In November, we invited applications for grants from our Excavation and Development Funds, and from the Murphy Bequest – a legacy given “to support restoration work, recording and collecting data at Memphis, Tell El-Amarna (Akhetaten) and / or the Temple of Aten at Karnak”.
This was the first year of open competition for our main grants, and the Society’s Fieldwork and Research Committee was delighted to see a variety of projects spread over a number of sites, some of which are new to the Society’s portfolio, whilst others continue or renew our relationship with the project teams. The Society was able to make a total of £50,000 available in grants, which will fund work at Abusir, Amarna (4 projects), Kom al-Ahmer, Quesna and Zawiet Sultan.

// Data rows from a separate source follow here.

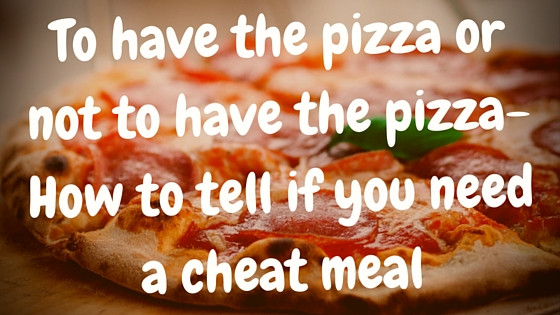 To have the pizza or not to have the pizza- How to tell if you need a cheat meal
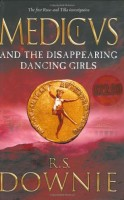 Medicus and the Disappearing Dancing Girls by Ruth Downie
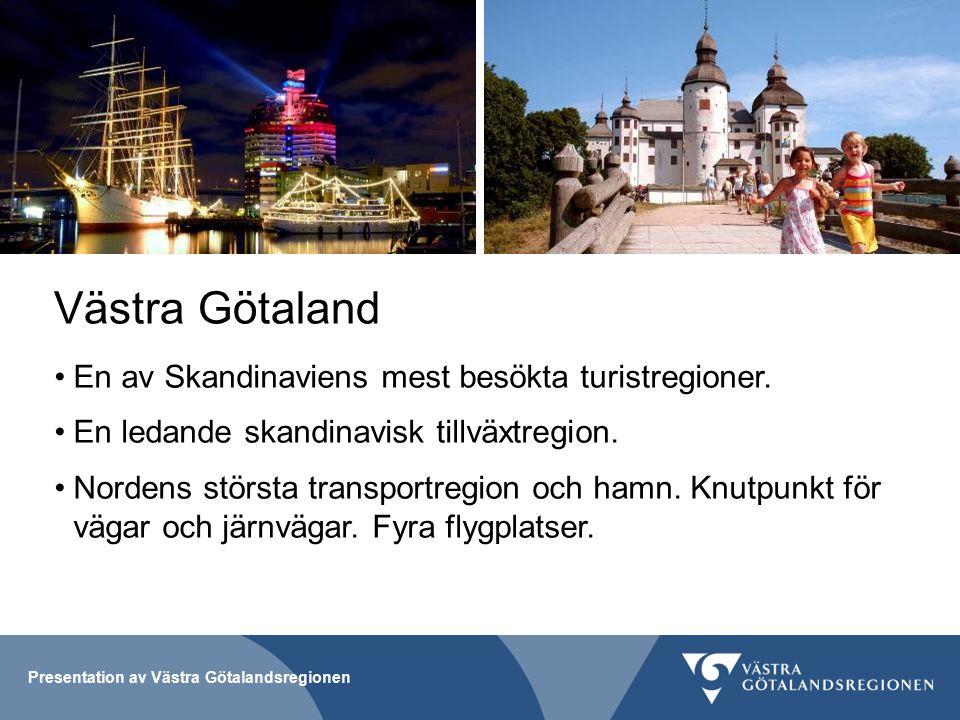 Västra Götaland En av Skandinaviens mest besökta turistregioner.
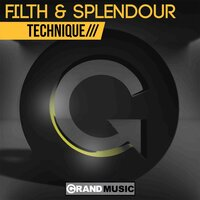 Technique — Filth, Splendour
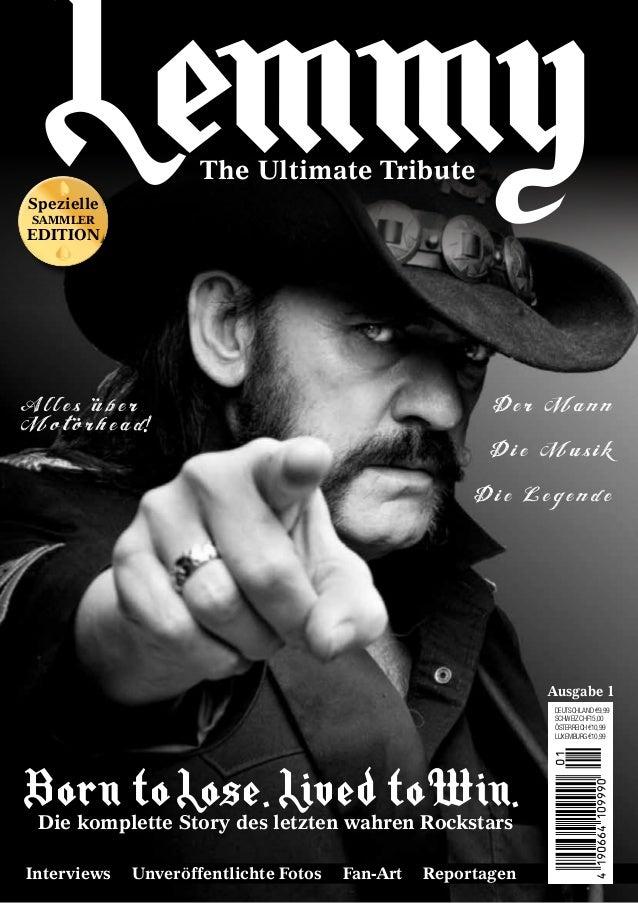 w Die komplette Story des letzten wahren Rockstars Lemmy DEUTSCHLAND€9,99 SCHWEIZCHF15,00 ÖSTERREICH€10,99 LUXEMBURG€10,99...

We are delighted to announce that awards will be made to fund the following projects:
- Richard Bussmann– Setting the pyramid of Zawiet Sultan in its local context
- Khaled Daoud– Photographic and epigraphic documentation of the tomb of Nakht-Min at Abusir-Memphite Necropolis
- Delphine Driaux– The French Epigraphic Expedition at Amarna at the end of the 19th century
- Anna Garnett– The Amarna Stone Village: Understanding a New Kingdom workers’ community through its pottery assemblage
- Anna Hodgkinson– Tell el-Amarna M50.14-16: Excavation of a bead workshop and chemical analysis of glass found throughout Amarna
- Mohamed Kenawi– Kom al-Ahmer Archaeological Project* (including topographic study, photography of structures, geophysical survey and finds analysis).
- Jo Rowland– Contextualising the results of fieldwork in Quesna (analysis of finds from Old Kingdom tomb and Ptolemaic animal necropolis)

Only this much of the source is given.